Here's how biofluorescence works: Unlike bioluminescent animals, who literally glow from within because of the bacteria that live inside them (think glow worms or fireflies), biofluorescent animals reflect the blue light of the deep ocean and turn it into a different color. That's kind of mind-blowing, because clear ocean water absorbs every color except blue, once you get down to a depth of about 65 feet. That's why the ocean is blue, and why, typically, any light shining in the ocean looks blue, too.

So, when divers accidentally found this beautifully glowing biofluorescent turtle while using a light on some coral in a dive around the Solomon Islands, they were pretty excited.

"This turtle was just hanging out with us!" says Markus Reymann, the director of the mission, in a video shot by National Geographic, right after the dive. "It was in love with the light. It was just hanging out with us," he repeats, mystified. "And it was glowing yellow!" Then he bursts into joyful laughter.

The divers were shooting footage of coral reefs when the turtle unexpectedly showed up (and showed off) in front of the lens. Then, as marine biologist David Gruber described it, the creature "hung out with us for like five minutes ... I wanted to let him go after a few minutes. I felt like he came, and he divulged his secret."

The expedition was part of a new TBA21-Academy venture, which hooks up artists and scientists to work on projects celebrating the oceans and ocean life. This discovery builds on work done by the American Museum of Natural History, whose 2013 expedition in the same area first suggested that biofluorescence might be quite widespread. Other biofluorescent sea animals include marine eels (which are neon green), and goby fish, which are red

Like all good science, the discovery opens up more questions

"How are they using this?" asks Gruber. "Are they using it to find each other? Or are they using it to attract each other?.

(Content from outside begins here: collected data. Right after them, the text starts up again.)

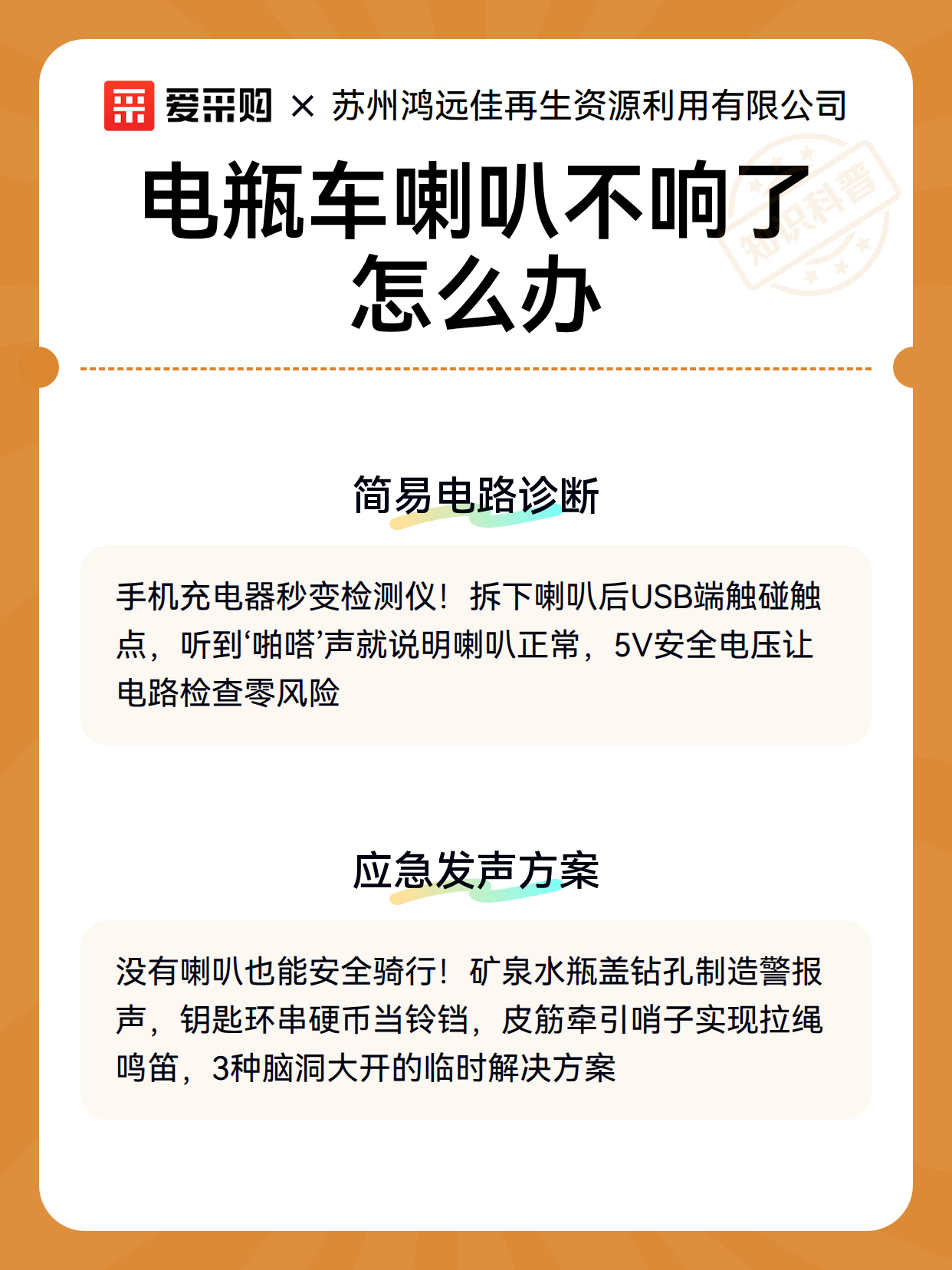 爱采购 × 苏州鸿远佳再生资源利用有限公司

知识科普

电瓶车喇叭不响了怎么办

简易电路诊断

手机充电器秒变检测仪！拆下喇叭后USB端触碰触点，听到‘啪嗒’声就说明喇叭正常，5V安全电压让电路检查零风险

应急发声方案

没有喇叭也能安全骑行！矿泉水瓶盖钻孔制造警报声，钥匙环串硬币当铃铛，皮筋牵引哨子实现拉绳鸣笛，3种脑洞大开的临时解决方案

According to the World Wildlife Fund, nearly all species of sea turtles are endangered due to being slaughtered for their eggs, meat, skin, and shells, or kept in rotten conditions in roadside zoos and aquariums.

"What's even more sad, I think, about this is that these turtles have such a storied history, and now they're critically endangered," reflects Gruber. According to the Sea Turtle Conservancy, only one in every 1,000 to 10,000 sea turtles hatched will survive into adulthood.